Kahn’s paintings never lose touch with their source in nature. He’s always drawing outdoors, which feeds an ever-evolving color sense and counterbalances the more synthetic process in the studio. It is that real experience of the landscape over time that comes through in the palpable atmosphere he conjures. Gorgeous color chords and carefully adjusted tonal modulations glow beneath gestural strokes, forming complex layered surfaces. In both paintings and pastels, whether we’re up against a curtain of tree trunks or an allover treatment resembling a dense thicket – and the majority of the pieces have that confrontational quality – there’s still plenty of air for the eye to move through freely.
One of the most mysterious paintings in the show, White Sky (2007), 68 by 86 inches, could be a metaphor for the elusive nature of perception itself and the quest for some kind of underlying unity in the chaos of existence.
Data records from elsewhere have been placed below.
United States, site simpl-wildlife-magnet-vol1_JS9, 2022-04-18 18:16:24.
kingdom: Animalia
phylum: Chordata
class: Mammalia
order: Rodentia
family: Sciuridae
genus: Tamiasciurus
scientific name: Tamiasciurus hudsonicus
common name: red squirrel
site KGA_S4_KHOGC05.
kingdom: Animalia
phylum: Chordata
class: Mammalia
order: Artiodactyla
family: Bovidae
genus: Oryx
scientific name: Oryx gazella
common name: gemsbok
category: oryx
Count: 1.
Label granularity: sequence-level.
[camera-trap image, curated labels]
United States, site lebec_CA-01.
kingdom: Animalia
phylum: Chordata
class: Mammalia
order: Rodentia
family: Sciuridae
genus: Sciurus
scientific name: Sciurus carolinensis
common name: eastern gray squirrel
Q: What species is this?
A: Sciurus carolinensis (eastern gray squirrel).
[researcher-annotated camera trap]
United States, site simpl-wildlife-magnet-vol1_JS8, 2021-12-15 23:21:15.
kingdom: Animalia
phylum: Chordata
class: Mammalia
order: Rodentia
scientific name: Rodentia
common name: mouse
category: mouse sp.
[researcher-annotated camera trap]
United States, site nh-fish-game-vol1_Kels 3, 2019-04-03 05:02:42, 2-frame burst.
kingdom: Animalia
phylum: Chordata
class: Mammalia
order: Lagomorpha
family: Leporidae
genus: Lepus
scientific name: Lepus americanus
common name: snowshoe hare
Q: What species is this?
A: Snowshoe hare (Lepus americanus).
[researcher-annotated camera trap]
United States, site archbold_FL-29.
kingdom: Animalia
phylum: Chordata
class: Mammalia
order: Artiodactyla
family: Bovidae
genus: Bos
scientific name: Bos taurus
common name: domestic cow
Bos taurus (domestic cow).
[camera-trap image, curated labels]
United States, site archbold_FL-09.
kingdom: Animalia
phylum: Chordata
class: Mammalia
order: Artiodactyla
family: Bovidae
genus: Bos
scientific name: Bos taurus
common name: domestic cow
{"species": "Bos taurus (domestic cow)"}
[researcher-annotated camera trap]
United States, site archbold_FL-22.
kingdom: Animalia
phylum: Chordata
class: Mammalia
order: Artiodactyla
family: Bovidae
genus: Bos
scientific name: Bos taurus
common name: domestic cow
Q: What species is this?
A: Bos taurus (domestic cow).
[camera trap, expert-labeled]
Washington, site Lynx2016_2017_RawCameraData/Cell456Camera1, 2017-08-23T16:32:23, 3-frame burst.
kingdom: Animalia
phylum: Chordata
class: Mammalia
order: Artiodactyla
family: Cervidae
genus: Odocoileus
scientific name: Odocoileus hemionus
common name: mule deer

It feels like a storm during which all of the windblown elements are held for an instant in perfect balance. Glimmering through openings in a layer of loosely scumbled, sometimes opaque lavender, microcosms of pale yellow– and blue-greens along with incidents of pink and orange pull you into deep space, almost as if there were another picture under the purple haze.
An assault of dry-brushed, white calligraphic marks brings you back to the surface. The gestural strokes dart pell-mell, becoming more concentrated near the top of the picture where they suggest a high horizon line (a recurrent motif) of brush or trees dissolving into white sky with hints of pink and lavender. Though more dispersed here, the mark-making recalls an earlier group of paintings shown in 2003 that was inspired by desert thornbush thickets seen in the Namibian light [see A.i.A., Oct. ‘03].
The overall mood is more sostenuto in Chiaro to Scuro (2007), 52 by 72 inches. Narrow tree-trunks, which bring to mind Giacometti’s existential wandering figures, form a veil across the canvas. Composed of broken color notes in orange, pink, light browns, greens and golden yellow, the parallel verticals quiver against a shimmering field that gradually transitions from deep violet to purple pinks as it pales from left to right. Loosely applied white horizontal brushstrokes suggest branches. At the top left, violet meets white at a clearly defined horizon line, while trunks extend to the top of the canvas. The demarcation is barely discernible on the right where the ensemble of narrow columns and horizontal swipes luminesce in a unified tone. At first, earth is nearly indistinguishable from tree base; it gradually turns into green and then yellow as it moves into the light. Chiaroscuro could be an equivalent here for the passage of time.
The pastels have a greater immediacy due to their more intimate scale and an emphasis on touch. Here we see Kahn trying out unusual color combinations on motifs that also appear in the paintings. (There’s even a row-of-trees pastel titled Early Sam Francis Blue Inspired, 2006, 20 by 26 inches.) These radiant harmonies transport the viewer beyond surface reality.